Data scraping is one of those data journalism phrases that I encountered and thought – yep, never going to be able to do that. But it sounds a lot more scary than it is.
In this how-to guide I’ll run through how to do a really simple scrape using the free version of Outwit Hub.
In honour of 420 (unofficial national marijuana day in America), I wrote a piece about GE 2015 candidates from the Cannabis is Safer Than Alcohol (CISTA) Party in order to practise/refresh my scraping skills.
I will be walking you through the scraping process I went through to get the following data from the CISTA website:
a) Candidate name
b) Candidate constituency
I then mapped the candidates according to where they were standing for election, using mapping tool CartoDB.
What does Outwit Hub do?
At its most basic, Outwit Hub retrieves text from between two ‘markers’ defined by you, the user. It delves into the source code of a web-page and recovers the data you want.
Step 1: Download OutWit Hub
The free version limits you to scraping 100 rows of data, but that should definitely be more than enough.
Step 2: Open up OutWit Hub, copy and paste the CISTA candidate web page into the URL bar at the top of the application. This will also show the source code of that particular web page.
Step 3: Click on scrapers, create new scraper
Step 4: For the first line, under the ‘Description’ column, put ‘Candidate name’. This line will be where we’ll pull out the candidate name.
Step 5: Go to ‘marker before’, and put in: <div class=”col-md-3″>
Step 6: Go to ‘marker after’, and put in: </h3>
Step 7: For the second line, under the ‘Description column, put ‘Constituency’. This will be where we’ll pull out the candidate’s constituency that they’re standing in.

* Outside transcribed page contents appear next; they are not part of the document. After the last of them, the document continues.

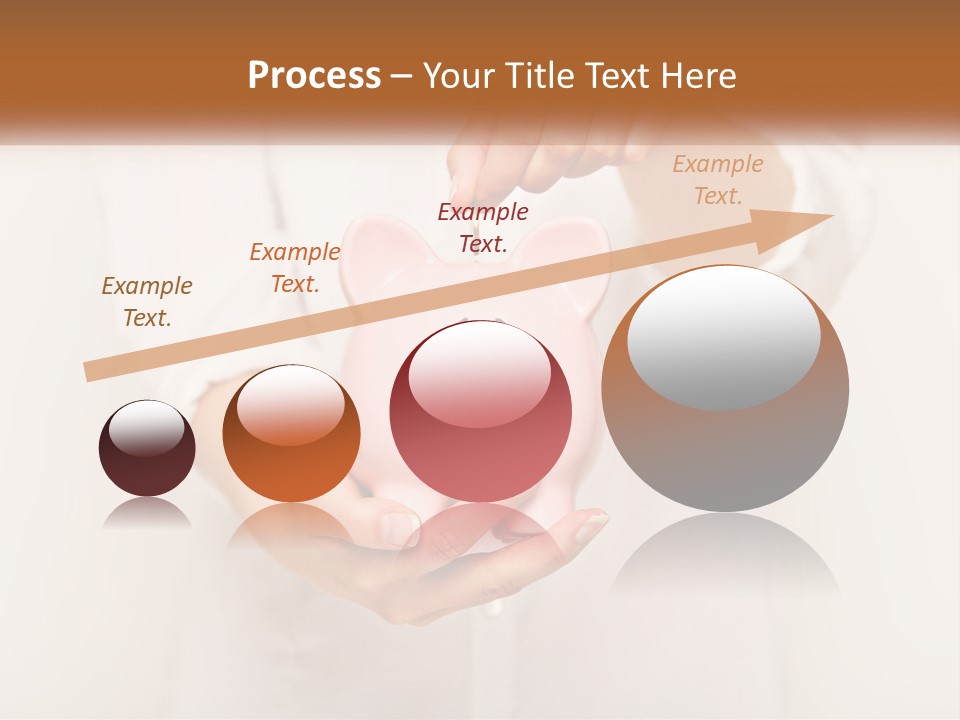 Process – Your Title Text Here

Example Text.

Example Text.

Example Text.

Example Text.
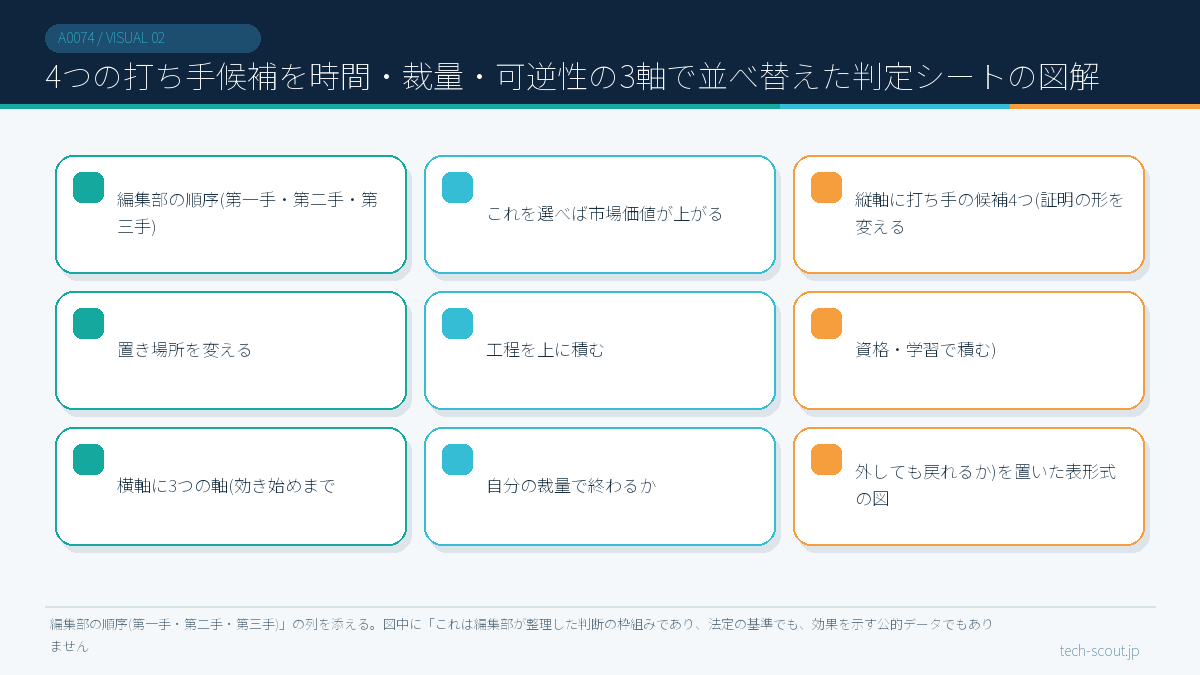 A0074 / VISUAL 02

4つの打ち手候補を時間・裁量・可逆性の3軸で並べ替えた判定シートの図解

編集部の順序(第一手・第二手・第三手)

これを選べば市場価値が上がる

縦軸に打ち手の候補4つ(証明の形を変える

置き場所を変える

工程を上に積む

資格・学習で積む)

横軸に3つの軸(効き始めまで

自分の裁量で終わるか

外しても戻れるか)を置いた表形式の図

編集部の順序(第一手・第二手・第三手)」の列を添える。図中に「これは編集部が整理した判断の枠組みであり、法定の基準でも、効果を示す公的データでもありません

tech-scout.jp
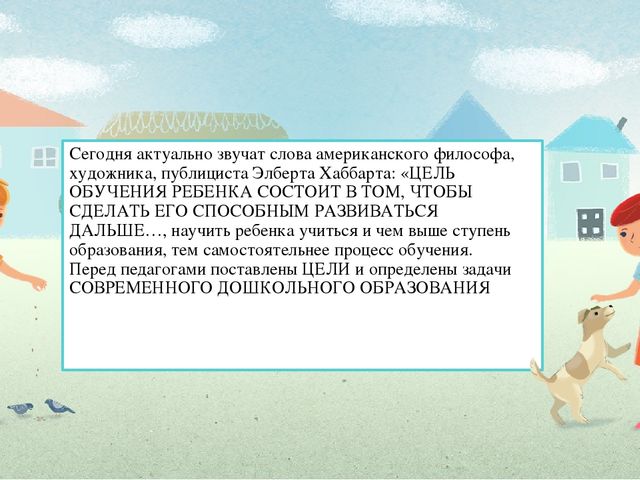 Сегодня актуально звучат слова американского философа, художника, публициста Элберта Хаббарта: «ЦЕЛЬ ОБУЧЕНИЯ РЕБЕНКА СОСТОИТ В ТОМ, ЧТОБЫ СДЕЛАТЬ ЕГО СПОСОБНЫМ РАЗВИВАТЬСЯ ДАЛЬШЕ…, научить ребенка учиться и чем выше ступень образования, тем самостоятельнее процесс обучения. Перед педагогами поставлены ЦЕЛИ и определены задачи СОВРЕМЕННОГО ДОШКОЛЬНОГО ОБРАЗОВАНИЯ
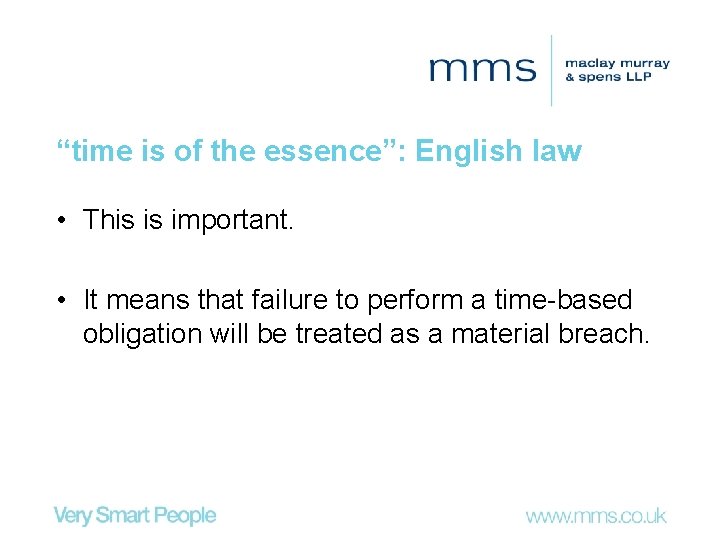 mms
maclay murray & spens LLP

“time is of the essence”: English law

• This is important.

• It means that failure to perform a time-based obligation will be treated as a material breach.

Very Smart People

www.mms.co.uk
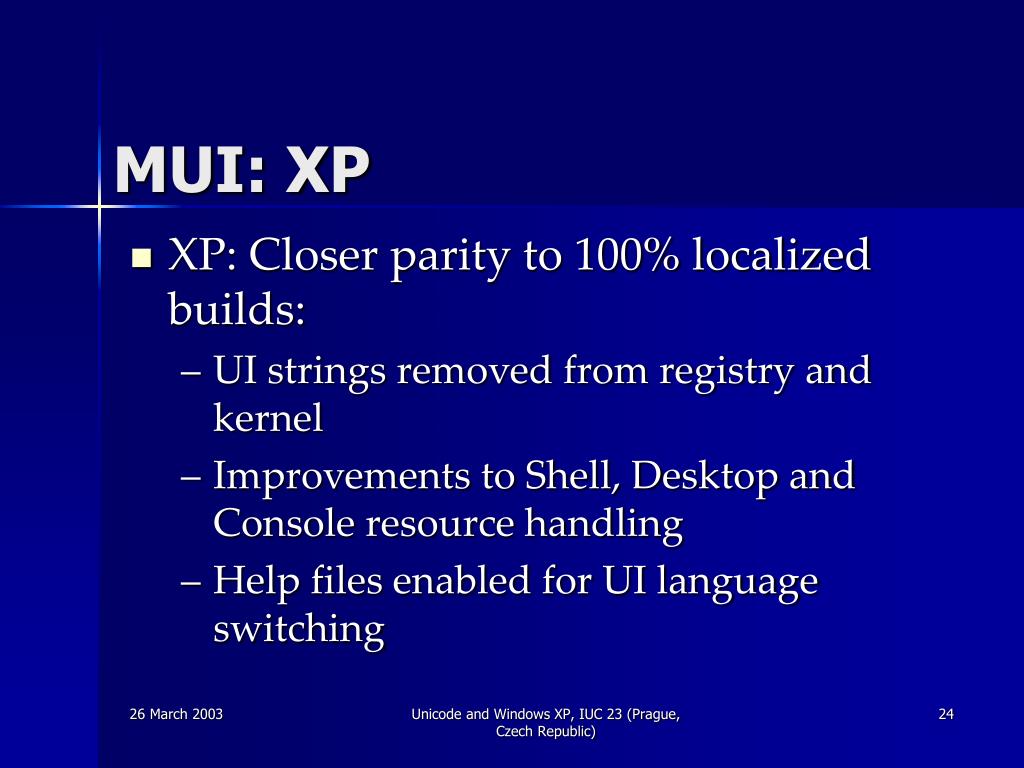 MUI: XP

- XP: Closer parity to 100% localized builds:
  – UI strings removed from registry and kernel
  – Improvements to Shell, Desktop and Console resource handling
  – Help files enabled for UI language switching

26 March 2003

Unicode and Windows XP, IUC 23 (Prague, Czech Republic)

24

Step 8: Go to ‘marker before’, and put in: </a>
Step 9: Go to ‘marker after’, and put in: </p>
A photo probably illustrates the process better than me just writing about it. So — your screen should now look something like this:
Step 10: Click ‘execute’
Congratulations! You have successfully scraped using OutWit Hub.
I still find it a bit touch and go in terms of deciding exactly which bits of source code to use as markers. In this case, you can see that the scraper pulled out one result (the top one) that also fit into the before and after markers we specified – it’s not an exact science, but you can delete outliers.
You can now export your results (click ‘Export’).